Selon elle, reconnaître ce crime comme le plus grave ne doit pas se traduire par un concours entre mémoires, mais par la mise en lumière de l’impact structurel de l’esclavage sur les institutions, les lois et les rapports de pouvoir qui perdurent.
Pour le public comme pour les décideurs, c’est aussi une invitation à bâtir un récit partagé qui donne voix aux victimes et guide les choix politiques, éducatifs et symboliques du pays.
L’ONU et les mémoires de l’esclavage, un enjeu symbolique
La démarche onusienne est présentée comme un jalon: elle invite États et sociétés à regarder frontalement l’histoire douloureuse et à la transformer en levier pour des avancées concrètes.

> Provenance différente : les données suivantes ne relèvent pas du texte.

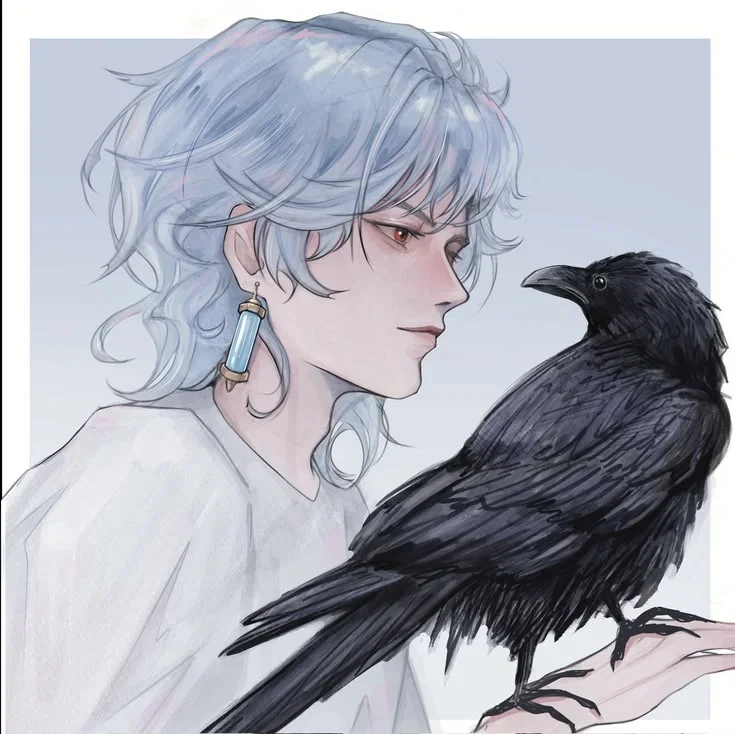 + ⊹➤ Zandik 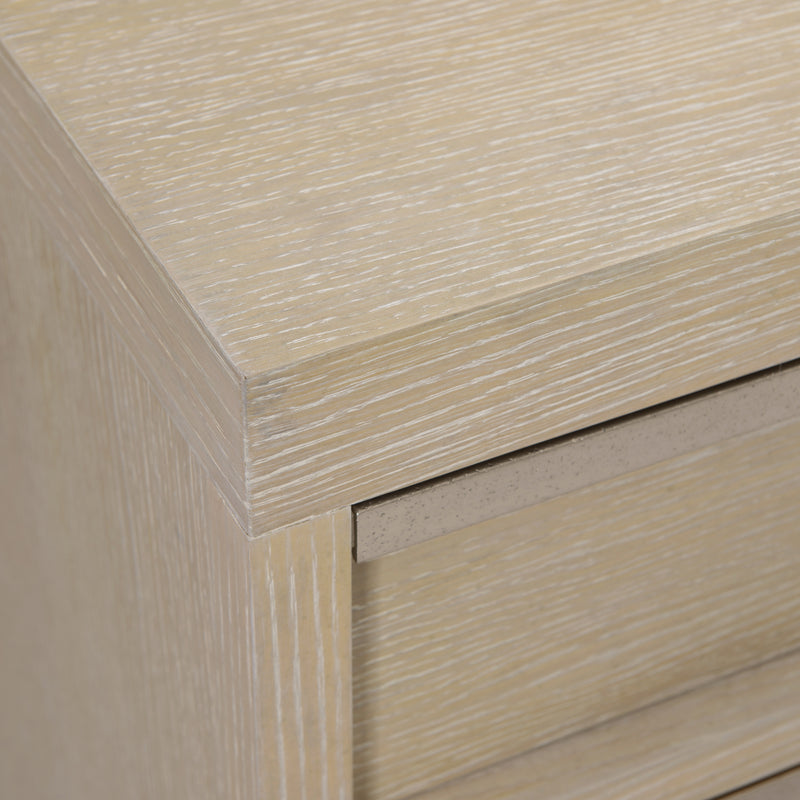 Bernhardt Solaria Dresser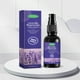 thumbnail image 1 of Esencia para conciliar el sueño. Spray alivia la tensión. Promueve el sueño. 60 ml. El esencial., 1 of 9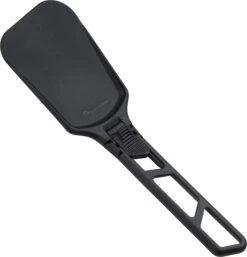 Sea To Summit Camp Kitchen Folding Spatula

Elle rappelle aussi que les mémoires ne se font pas concurrence mais s’additionnent autour d’un objectif commun: justice, reconnaissance et apprentissage pour les générations futures.
Les journalistes, chercheurs et acteurs civiques peuvent porter ce message avec énergie, montrant que la mémoire collective peut devenir un moteur d’éducation, de politiques publiques et, peut-être, de réparations possibles.